Je regardai l’autre soir quelques bribes olympiques sur mon écran plat.
Je vis entre autres des jeunes gens faméliques courir sans fin sur un ruban de plastique lilas strié de fines rayures blanches. Je notai également que la longueur des ongles de certaines femmes aurait plu à Dracula.
Il m’apparut également que l’objet de tous ces transports était l’obtention de médailles de métaux différents qu’un officiel cravaté accrochait au cou des plus valeureux coursiers. Profitant d’un temps mort, la réalisation nous arracha aux conditions du direct pour dresser un bilan imagé de la journée écoulée.
S’en suivit une farandole de cérémonies protocolaires, les athlètes, la main sur le cœur et le regard humide sur fond d’hymne national repris par le chœur des spectateurs. À la fin de cette courte séquence, un doute m’habita soudain. Mon téléviseur était bien doté de l’image couleur mais l’immense majorité des médaillés se fondait dans des tons cappuccino, voire expresso, bien loin des pâles nuances qui forment comme chacun sait la fine fleur de nos pays civilisés.

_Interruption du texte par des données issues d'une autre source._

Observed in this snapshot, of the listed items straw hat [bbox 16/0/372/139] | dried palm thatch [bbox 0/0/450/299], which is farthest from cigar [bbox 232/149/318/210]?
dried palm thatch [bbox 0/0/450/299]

Les joutes terminées, j’éteignis le poste et me perdis en conjectures.
Comment se pouvait-il que l’étranger honni devienne tout à coup l’étranger béni ? Ces femmes, ces hommes dont la nuance de peau favorise le soupçon et souvent l’arrestation, cibles faciles des hordes de gens bien de chez nous, prêts à casser les gens pas de chez nous, bannière au vent et parpaings au poing.
Et pourtant, ils étaient là eux aussi, c’est sûr, les garants du droit du sol. Disséminés dans cette foule immense, reprenant à capella leurs hymnes nationaux, émus jusques au fond du cœur à la vue de ces corps à l’aspect étrange mais plus du tout étrangers, maintenant qu’ils avaient hissé le drapeau de leur mère patrie au plus haut de leur ciel étoilé.
On pourrait trouver dans ce retournement matière à réflexion sur la complexité de la nature humaine. Ou avancer qu’il suffit simplement de quelques grammes de métal suspendu à un ruban passé autour du cou pour que la lumière des projecteurs transforme toutes les couleurs du monde en autant de nuances de blanc.